Destined perhaps to be the most controversial release from Qbadisc is the label's fifth and latest production. Here's the scene: An extremely popular dissident poet-singer-songwriter goes to Venezuela. He hires a production company and musicians. He records an album. He gives the master to Qbadisc. "Monedas al aire" is Carlos Varela's first release. Though he commonly sells out 5000-seat arenas for two or three days in a row, he has never had a recording released in Cuba. Could it be because of his subject matter? Does Fidel need a shave?
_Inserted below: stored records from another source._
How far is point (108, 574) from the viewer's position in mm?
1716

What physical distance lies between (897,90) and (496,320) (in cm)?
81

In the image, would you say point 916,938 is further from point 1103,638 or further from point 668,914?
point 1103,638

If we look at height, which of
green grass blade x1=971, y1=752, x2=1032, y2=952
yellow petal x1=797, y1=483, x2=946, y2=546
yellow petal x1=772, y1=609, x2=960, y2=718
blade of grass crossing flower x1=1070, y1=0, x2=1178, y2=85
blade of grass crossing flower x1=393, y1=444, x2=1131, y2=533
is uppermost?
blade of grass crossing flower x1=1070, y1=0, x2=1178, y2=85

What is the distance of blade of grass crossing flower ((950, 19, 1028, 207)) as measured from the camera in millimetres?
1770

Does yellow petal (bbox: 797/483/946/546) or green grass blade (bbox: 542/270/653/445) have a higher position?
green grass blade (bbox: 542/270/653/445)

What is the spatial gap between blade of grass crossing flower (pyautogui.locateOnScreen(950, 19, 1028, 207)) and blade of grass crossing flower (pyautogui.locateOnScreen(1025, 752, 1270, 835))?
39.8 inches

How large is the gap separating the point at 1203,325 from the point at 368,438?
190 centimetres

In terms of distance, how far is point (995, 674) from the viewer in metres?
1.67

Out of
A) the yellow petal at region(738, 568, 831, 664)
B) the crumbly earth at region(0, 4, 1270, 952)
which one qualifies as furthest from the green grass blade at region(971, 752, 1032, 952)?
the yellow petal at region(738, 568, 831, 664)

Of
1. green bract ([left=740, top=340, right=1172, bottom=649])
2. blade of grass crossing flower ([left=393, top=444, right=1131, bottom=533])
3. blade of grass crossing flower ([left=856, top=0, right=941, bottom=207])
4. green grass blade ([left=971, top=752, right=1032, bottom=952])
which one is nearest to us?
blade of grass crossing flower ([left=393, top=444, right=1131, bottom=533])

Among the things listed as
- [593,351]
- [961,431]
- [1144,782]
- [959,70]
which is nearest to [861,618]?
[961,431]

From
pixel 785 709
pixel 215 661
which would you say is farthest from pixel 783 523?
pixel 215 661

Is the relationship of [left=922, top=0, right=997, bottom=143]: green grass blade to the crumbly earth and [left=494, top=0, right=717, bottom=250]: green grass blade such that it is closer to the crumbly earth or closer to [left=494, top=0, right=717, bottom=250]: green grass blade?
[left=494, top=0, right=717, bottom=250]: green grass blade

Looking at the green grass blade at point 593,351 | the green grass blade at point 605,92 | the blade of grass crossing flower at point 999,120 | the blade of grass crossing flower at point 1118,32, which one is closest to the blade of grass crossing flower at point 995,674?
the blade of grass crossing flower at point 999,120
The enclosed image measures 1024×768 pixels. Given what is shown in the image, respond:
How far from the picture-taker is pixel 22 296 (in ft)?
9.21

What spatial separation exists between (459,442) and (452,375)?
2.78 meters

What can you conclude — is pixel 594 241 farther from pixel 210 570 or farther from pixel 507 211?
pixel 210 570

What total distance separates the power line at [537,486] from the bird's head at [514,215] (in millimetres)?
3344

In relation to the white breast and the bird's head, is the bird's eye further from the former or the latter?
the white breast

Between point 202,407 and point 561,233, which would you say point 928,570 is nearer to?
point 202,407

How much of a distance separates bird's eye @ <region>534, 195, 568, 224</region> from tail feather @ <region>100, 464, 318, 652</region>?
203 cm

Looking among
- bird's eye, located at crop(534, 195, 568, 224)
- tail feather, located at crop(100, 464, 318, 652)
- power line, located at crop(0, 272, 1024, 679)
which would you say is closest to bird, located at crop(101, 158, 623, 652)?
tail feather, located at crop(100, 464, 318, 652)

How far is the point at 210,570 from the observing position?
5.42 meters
Varela's is a varied piece of work. Some tunes sound like they should be on the alternative college charts, even MTV's Headbanger's Ball. On others it's just him, a guitar, a keyboard. It is in this setting that Varela's poems shine. Lyrically every single cut A every single cut A is spine-tingling as he describes so poignantly the frustrations, anxieties, and hopes of his generation.

Varela is 30, of a younger generation than trova counterparts Pablo Milanes and Silvio Rodriguez. Varela is a roquero, heavy into rock and roll, urban as opposed to country. You have to listen. Follow the songs with the bilingual sleeve. You'll run the gamut of emotions and thoughts. I won't say much more than pay close attention to "Enigma del arbol," "Muro," the title cut, and the live rendition from Carlos Marx Arena of "Circulo de tiza," where the crowd roars like rowdies at a Springsteen show at Varela's lament over the loss of two friends A one in Africa, the other at sea trying to reach Miami. Though it might not be the most appropriate tune for an audience outburst, the crowd simply cannot contain its emotions. They ask the same question Varela asks, the one nobody can answer but everyone tries to: How and when is it going to end? The answer, of course, is anybody's guess, like tossing coins into the air and calling heads or tails. It is a question not for laws and bookkeeping. It is a question of humanity.